(EXCERPTED DATA)
★ ★ ★ ★
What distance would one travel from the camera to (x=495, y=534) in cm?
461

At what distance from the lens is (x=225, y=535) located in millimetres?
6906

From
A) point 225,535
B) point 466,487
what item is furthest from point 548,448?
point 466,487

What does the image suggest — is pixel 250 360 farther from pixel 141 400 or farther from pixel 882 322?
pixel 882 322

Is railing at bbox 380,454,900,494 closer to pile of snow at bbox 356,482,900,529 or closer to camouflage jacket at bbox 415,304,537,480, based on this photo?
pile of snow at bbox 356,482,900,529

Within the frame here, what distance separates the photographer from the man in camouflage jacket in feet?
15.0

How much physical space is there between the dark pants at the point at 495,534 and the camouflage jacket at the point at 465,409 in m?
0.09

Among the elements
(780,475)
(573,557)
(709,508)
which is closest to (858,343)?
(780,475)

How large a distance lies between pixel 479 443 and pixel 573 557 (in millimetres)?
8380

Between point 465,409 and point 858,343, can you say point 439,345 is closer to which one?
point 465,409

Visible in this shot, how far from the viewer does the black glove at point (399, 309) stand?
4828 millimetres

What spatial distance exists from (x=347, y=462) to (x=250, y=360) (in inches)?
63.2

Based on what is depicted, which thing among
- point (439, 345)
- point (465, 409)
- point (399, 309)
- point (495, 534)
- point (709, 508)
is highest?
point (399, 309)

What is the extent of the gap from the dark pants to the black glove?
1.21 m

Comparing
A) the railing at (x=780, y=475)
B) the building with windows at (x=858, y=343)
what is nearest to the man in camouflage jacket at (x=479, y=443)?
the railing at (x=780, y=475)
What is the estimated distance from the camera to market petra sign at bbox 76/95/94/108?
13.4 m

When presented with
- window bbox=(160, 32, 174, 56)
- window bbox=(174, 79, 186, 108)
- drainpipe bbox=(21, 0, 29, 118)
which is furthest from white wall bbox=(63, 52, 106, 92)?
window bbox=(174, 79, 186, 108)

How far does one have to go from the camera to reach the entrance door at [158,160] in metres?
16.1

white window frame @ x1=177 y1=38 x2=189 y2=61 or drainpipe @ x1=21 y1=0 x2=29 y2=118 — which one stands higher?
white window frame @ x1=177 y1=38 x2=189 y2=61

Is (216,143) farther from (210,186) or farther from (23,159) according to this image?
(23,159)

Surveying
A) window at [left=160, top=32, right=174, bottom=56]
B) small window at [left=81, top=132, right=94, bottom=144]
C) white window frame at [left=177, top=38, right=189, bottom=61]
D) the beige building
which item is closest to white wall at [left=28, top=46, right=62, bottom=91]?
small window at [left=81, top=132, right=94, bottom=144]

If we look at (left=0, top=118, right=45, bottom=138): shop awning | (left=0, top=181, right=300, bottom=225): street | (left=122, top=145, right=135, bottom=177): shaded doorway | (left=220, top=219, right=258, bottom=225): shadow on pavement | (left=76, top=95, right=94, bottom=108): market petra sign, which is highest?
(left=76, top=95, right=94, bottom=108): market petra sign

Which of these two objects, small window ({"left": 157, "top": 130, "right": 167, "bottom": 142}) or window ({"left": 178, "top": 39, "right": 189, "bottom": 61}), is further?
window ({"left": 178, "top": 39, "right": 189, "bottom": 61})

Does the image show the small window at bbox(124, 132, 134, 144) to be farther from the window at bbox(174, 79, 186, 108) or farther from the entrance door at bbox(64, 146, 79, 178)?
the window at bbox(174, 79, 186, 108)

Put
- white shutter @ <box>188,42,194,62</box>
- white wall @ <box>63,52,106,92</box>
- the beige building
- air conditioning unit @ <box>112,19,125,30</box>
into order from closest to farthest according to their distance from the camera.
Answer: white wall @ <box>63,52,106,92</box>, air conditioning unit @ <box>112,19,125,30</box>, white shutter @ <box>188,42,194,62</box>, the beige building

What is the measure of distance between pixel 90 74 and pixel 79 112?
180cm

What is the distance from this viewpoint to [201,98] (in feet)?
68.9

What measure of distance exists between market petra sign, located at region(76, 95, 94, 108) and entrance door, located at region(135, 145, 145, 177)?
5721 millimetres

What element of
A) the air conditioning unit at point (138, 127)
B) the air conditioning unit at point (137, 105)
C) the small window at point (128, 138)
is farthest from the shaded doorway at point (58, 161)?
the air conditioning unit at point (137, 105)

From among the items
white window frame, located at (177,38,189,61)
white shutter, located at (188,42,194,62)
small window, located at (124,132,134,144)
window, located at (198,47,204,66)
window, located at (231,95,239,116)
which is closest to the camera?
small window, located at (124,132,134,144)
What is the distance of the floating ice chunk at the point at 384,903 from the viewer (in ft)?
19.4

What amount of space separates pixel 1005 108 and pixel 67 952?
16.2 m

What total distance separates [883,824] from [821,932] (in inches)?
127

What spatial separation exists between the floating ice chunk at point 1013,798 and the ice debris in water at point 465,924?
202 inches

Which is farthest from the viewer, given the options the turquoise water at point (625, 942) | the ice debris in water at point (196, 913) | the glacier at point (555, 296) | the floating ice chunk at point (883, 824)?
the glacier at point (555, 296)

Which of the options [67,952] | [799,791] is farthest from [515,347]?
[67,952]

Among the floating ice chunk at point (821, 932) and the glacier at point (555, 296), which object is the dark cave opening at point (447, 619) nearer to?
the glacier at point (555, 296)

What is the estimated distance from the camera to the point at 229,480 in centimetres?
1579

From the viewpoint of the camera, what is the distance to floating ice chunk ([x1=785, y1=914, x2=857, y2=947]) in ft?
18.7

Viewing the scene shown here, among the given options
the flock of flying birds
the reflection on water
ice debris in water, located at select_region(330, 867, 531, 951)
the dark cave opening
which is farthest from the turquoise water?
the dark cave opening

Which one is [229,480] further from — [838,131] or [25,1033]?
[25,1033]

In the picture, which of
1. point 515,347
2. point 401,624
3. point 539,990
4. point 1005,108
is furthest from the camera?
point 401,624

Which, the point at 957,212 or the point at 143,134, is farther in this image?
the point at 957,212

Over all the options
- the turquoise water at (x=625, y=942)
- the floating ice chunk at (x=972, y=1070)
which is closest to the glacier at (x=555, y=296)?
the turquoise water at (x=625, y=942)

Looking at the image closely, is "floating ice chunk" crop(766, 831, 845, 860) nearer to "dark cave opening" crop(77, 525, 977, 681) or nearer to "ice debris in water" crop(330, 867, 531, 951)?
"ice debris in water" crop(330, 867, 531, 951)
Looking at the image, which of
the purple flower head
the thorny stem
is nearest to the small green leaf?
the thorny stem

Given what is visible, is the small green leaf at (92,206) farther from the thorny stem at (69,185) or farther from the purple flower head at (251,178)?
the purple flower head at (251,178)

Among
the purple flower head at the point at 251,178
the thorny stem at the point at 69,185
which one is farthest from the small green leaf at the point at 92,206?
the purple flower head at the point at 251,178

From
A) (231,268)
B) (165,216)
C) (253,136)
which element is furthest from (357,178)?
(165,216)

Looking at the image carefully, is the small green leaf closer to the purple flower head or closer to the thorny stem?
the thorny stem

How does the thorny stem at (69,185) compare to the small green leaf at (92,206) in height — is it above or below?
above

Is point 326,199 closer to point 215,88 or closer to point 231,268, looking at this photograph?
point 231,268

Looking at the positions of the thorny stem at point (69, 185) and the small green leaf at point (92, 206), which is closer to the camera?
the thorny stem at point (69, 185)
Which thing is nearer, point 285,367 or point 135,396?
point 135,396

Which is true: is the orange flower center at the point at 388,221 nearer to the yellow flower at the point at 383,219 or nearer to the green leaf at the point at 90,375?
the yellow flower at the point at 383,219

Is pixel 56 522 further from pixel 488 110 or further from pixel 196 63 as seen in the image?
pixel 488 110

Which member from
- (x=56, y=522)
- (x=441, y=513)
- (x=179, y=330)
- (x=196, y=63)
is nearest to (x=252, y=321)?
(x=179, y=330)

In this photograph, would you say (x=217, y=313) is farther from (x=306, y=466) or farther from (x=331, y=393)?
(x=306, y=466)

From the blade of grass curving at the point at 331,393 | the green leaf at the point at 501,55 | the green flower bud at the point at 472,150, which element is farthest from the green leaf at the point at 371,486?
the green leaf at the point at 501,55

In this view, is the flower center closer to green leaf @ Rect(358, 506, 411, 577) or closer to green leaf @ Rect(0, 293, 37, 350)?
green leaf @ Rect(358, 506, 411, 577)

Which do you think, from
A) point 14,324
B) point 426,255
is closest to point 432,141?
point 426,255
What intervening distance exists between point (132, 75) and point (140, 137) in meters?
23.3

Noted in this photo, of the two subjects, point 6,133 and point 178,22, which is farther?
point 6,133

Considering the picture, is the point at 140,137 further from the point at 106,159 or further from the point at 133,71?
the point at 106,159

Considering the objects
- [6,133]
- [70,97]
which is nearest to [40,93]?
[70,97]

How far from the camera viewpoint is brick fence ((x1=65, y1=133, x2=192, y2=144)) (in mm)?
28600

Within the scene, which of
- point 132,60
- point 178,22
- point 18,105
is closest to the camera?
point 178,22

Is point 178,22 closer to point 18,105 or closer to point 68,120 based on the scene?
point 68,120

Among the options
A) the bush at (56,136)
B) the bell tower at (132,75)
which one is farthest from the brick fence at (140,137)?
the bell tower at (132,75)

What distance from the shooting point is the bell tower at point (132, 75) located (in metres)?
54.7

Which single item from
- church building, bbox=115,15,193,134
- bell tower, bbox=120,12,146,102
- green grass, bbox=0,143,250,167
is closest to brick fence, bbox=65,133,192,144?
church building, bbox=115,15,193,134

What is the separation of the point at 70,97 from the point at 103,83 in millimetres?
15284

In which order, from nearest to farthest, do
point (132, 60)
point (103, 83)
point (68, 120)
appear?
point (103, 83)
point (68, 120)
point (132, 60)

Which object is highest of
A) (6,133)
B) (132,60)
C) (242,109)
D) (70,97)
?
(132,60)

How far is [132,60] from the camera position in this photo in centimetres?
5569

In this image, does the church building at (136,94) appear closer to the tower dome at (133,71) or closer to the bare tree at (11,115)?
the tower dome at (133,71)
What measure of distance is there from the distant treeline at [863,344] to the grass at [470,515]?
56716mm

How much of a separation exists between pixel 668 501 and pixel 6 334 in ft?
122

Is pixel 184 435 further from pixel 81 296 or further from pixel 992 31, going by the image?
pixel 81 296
★ ★ ★ ★
(TASK BRIEF) Can you reproduce, unchanged, the lines from the one containing "What is the distance from" up to and including the one containing "5721 millimetres"?

(EXERCISE OUTPUT)
What is the distance from this viewpoint to [201,98] (in feet)?
68.9

What measure of distance exists between market petra sign, located at region(76, 95, 94, 108) and entrance door, located at region(135, 145, 145, 177)?
5721 millimetres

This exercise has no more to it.